─── Entries shown

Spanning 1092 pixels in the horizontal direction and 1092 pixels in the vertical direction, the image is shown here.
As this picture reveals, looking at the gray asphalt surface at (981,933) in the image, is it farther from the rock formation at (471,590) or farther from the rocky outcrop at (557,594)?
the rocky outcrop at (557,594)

──────
─── Entries shown

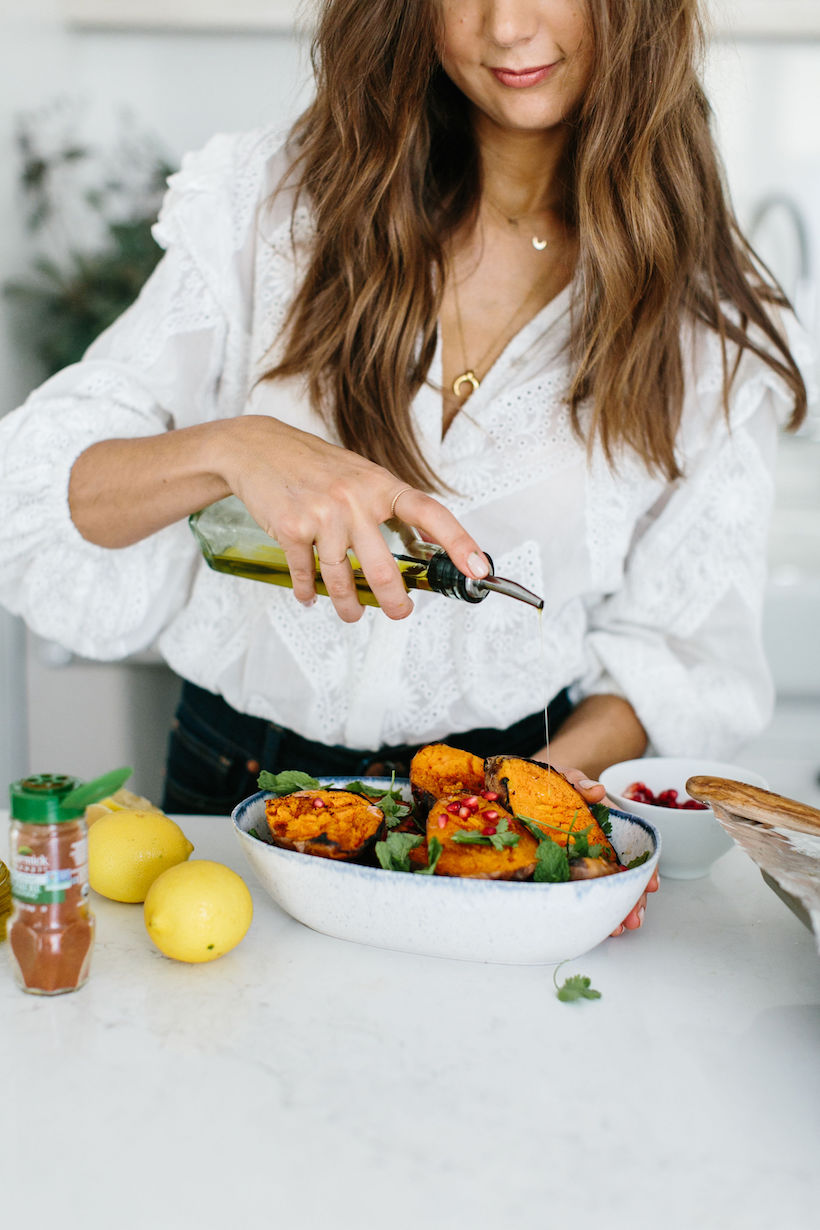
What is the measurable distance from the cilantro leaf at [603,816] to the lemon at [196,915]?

──────
─── Entries shown

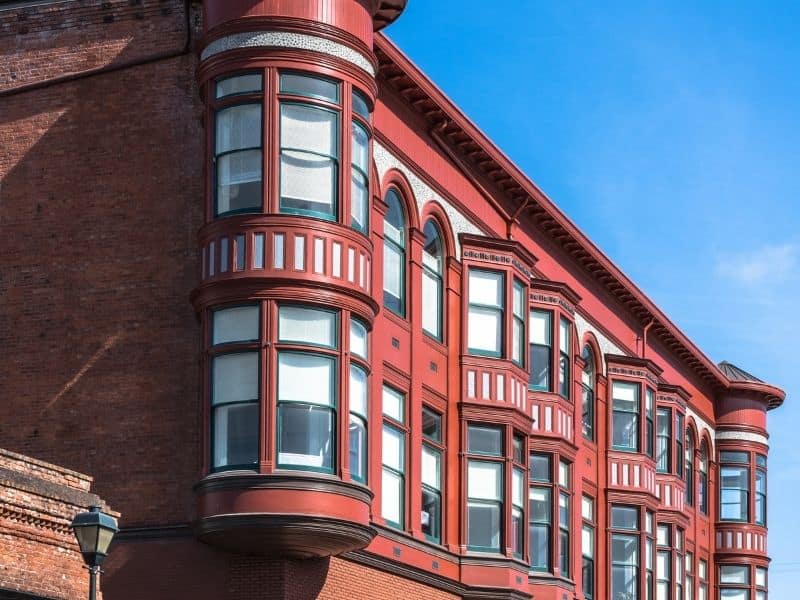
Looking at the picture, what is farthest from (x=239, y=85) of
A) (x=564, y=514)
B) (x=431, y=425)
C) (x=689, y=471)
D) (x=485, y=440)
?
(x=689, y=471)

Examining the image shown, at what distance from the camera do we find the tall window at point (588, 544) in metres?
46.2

──────

**Stated task:**
How many lines of the records above contain the string "image", with case taken into account? Reply with the number alone.

**Answer to the task:**
3